━━━ DOCUMENT SECTION ━━━

I read various papers about the log polar transform and its application on template matching with images and have some questions:
In "Image Registration Using Log Polar Transform and Phase Correlation to Recover Higher Scale" the authors say: "In this algorithm first the sense image is downscaled by the factor of 2. Log-Polar algorithm gives best result for any value of rotation and translation but it will not work if the scale is more than 1.8 or 2, as the frequency components alters at high scale [7]." In the referenced paper "IMAGE REGISTRATION USING LOG-POLAR TRANSFORM AND PHASE CORRELATION" the authors only mention at the end that their results are verified with a scaling factor up to 2.0, there is no mention at all about altering frequency components at high scale. Then I read through http://cvpr.uni-muenster.de/teaching/ss08/seminarSS08/downloads/Wentker-Vortrag.pdf . He says that the polar transform is unable to detect scales > 2, the log transform doesn't have it. This clearly contradicts the first paper, which says the log polar transform can only go to scales < 2. So does the log polar transform normally only work up to scale 2.0?
Regarding question 1, what exactly is the reason that it only works up to a scale of 2? The altering frequency components are mentioned, but I don't know what they really mean with that and it is never explained in any of the papers I found, only that this value exists.

━━━ SOURCE DATA ━━━

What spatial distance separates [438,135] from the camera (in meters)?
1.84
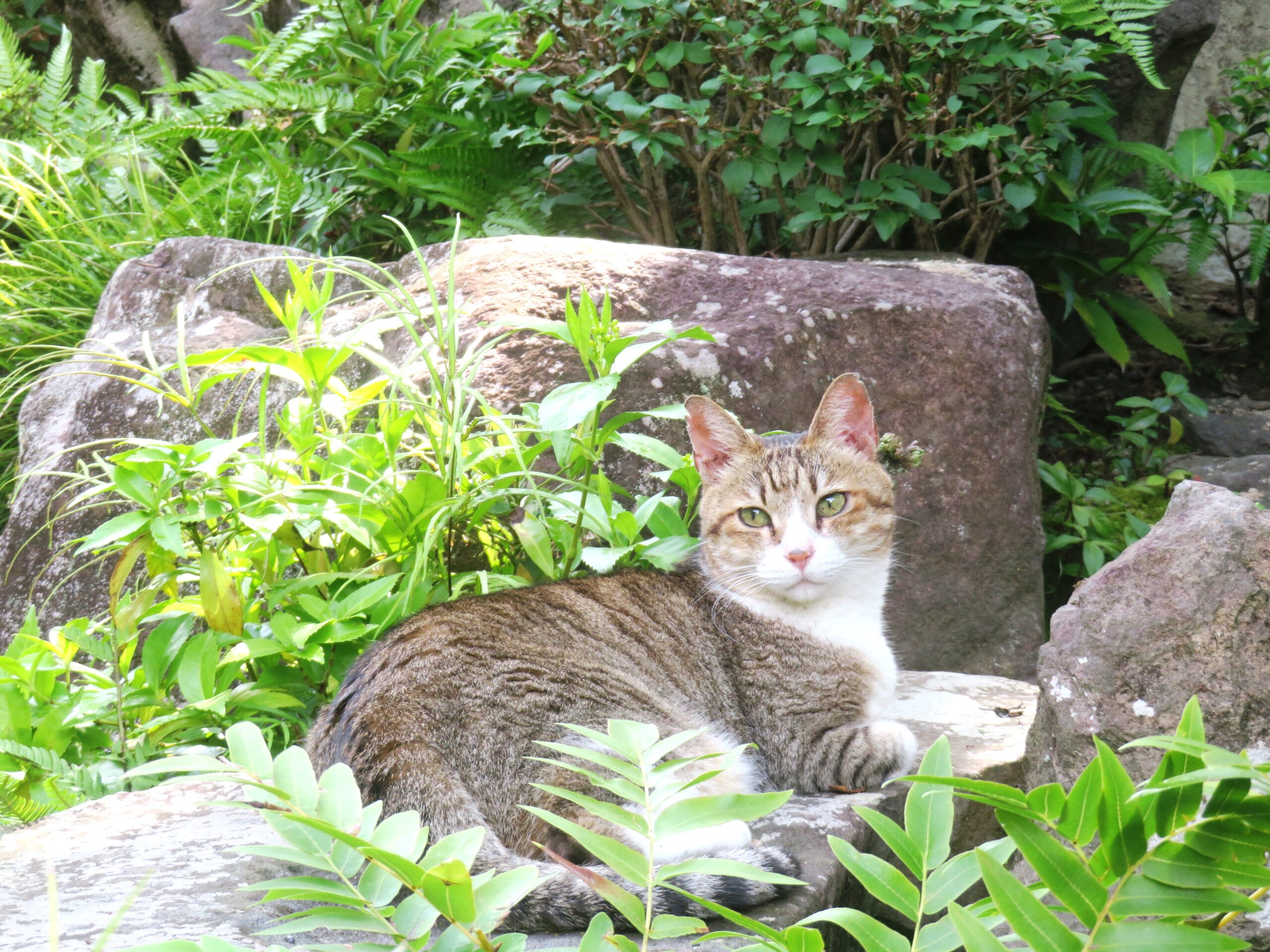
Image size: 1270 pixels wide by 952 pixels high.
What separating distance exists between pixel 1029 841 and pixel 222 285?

━━━

# EXERCISES
[1] Give every paper or document that the log polar transform question cites or links to.
[2] In the log polar transform question, by what factor does the first paper's algorithm downscale the sense image?
[3] Carry on the forum post about the log polar transform from its final sentence.

# ANSWERS FOR THIS EXERCISE
[1]
- "Image Registration Using Log Polar Transform and Phase Correlation to Recover Higher Scale"
- "IMAGE REGISTRATION USING LOG-POLAR TRANSFORM AND PHASE CORRELATION"
- http://cvpr.uni-muenster.de/teaching/ss08/seminarSS08/downloads/Wentker-Vortrag.pdf

[2] By a factor of 2.

[3]
In the presentation http://cvpr.uni-muenster.de/teaching/ss08/seminarSS08/downloads/Wentker-Vortrag.pdf page 22, we have the normal, polar and log-polar transformed image. The polar image has the black areas, which are parts that can't be mapped to the original image because it would be outside of its boundaries. However, these areas have nearly disappeared in the log polar image. Why is that? I tested various Logpolar implementations using OpenCV, Python, another example is Scale and Rotation invariant Template Matching and all the time, the log polar images looks more like the middle image and not like the right one. What exactly is happening here? Why does the third image look so different, compared to other log polar images which look more like the second?
I hope you can answer my questions.